The achingly beautiful seaside landscape is at turns sublime and violent, perfectly embodying the atmosphere of The Survivors. Kieran is haunted by his long ago foolishness, a mischievous teenager staying down by the beach caves too long with dark clouds rolling in, his brother forced to fight his way across the worst storm in eighty years to try and rescue him. The wrong brother died that day. Everyone thinks it, including his parents, and with his father’s onset of dementia, the past is even more present, even more painful. There’s nothing like home to awaken unrequited guilt.

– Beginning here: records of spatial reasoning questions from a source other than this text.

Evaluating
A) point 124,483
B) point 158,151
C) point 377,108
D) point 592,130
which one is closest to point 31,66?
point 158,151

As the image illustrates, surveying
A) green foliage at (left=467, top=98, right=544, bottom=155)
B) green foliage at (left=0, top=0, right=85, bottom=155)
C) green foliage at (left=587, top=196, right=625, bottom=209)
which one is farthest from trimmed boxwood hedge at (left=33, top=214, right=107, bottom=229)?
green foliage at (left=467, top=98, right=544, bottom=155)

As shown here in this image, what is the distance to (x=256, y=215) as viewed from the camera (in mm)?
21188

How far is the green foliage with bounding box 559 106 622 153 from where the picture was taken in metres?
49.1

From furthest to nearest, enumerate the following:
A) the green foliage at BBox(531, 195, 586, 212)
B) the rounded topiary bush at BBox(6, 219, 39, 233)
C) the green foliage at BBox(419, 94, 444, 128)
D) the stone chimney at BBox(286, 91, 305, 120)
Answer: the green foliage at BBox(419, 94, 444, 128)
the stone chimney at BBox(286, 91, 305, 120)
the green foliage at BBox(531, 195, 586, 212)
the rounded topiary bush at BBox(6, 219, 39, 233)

As the old friends who still live on the cost come together, there is a lot unsaid over the bar room table, and even more tension in Kieran’s parent’s home as he helps his mother transition her belongings and move to into a retirement home with his now helpless father. Then, when a young girl ends up dead on the beach, the past comes back to a full, raging life. As the police start to ask questions, the town once again looks at the Elliotts, and secrets buried under the waves rush back alongside the drowning emotions of guilt and a survivor’s resilience.
The Survivors is a keening story, a story about relationships and friendships, the unsaid and what lurks deep in the hidden parts of our minds. As the police investigate, we learn about the town’s history, epitomized by a statue of three survivors that commemorates an old ship crash. It also makes Kieran think, because two other people died the day his brother drowned, and there is some sort of eerie tie between those deaths and what’s happening now.

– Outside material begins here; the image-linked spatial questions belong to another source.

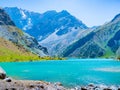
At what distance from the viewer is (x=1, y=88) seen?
39094mm

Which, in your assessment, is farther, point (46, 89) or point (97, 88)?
point (97, 88)

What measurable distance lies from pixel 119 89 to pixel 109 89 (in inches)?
93.2

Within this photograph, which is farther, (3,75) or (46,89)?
(3,75)

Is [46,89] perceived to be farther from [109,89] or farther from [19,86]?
[109,89]

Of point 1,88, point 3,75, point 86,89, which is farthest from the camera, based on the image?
point 86,89

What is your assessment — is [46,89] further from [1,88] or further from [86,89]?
[86,89]

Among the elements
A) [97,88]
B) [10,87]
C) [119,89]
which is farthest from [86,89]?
[10,87]

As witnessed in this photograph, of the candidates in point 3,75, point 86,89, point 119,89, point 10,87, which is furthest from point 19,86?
point 119,89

The emotions portrayed here are beautiful, complicated, and full. None of the characters are entirely innocent, yet to one degree or another, their broken lives and disturbed past, colored over by the normalcy of everyday life, from diapering a baby to working on landscaping, creates an unsettling two-toned image: the one we see and the one Harper creates under the surface, a double exposure of what is meant but not said and what really happened.
It’s a slow burn, for sure, and fans of thrillers with escalating twists and multiple murders will be disappointed in the town’s quite resentment and the sensuous pull of the seaside caves. I could honestly have just kept reading for several hundred more pages, plot or otherwise, just to hear the way Harper creates this play on past and present, undertones, and everyday life. It’s so visceral; the longing of nature with its callus beauty creating an atmosphere that is at turns somber and delicate. The lyricism of the words, of the place, is just as much of a living, breathing character as the troubled people who swarm the seaside and look for answers beneath the merciless waves.

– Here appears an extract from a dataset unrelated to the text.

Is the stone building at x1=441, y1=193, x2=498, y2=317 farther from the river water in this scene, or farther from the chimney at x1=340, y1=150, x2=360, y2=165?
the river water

The conclusion ties it all together. We do get answers and everything finally makes a kind of brutal sense, tying in the embarrassments and stupidity of youth with the regrets that come a few years later and the desire to survive, no matter the cost. It comes full circle as a story of loss, unhappy families, and the dissolution of young friendships that drift apart, either naturally or because of something altogether darker. It’s a compelling read, one that is a real page turner despite its reflective spirit. This is definitely an author I will be returning to, as she combines two of my all time favorite literary devices: a meaningful human drama with the majesty of nature and place.